═══ Data to examine ═══

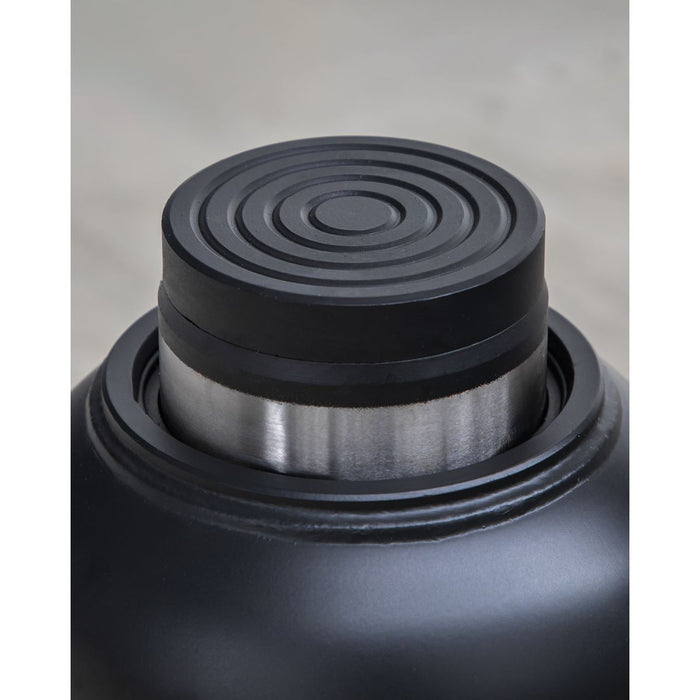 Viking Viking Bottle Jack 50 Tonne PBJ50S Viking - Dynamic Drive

═══
═══ Data to examine ═══

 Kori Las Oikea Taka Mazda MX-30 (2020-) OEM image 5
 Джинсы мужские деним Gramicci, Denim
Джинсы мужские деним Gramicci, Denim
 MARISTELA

═══

- To do
Count how many lines of the records contain the string "Denim" and reply with the number alone.

- Task solution
2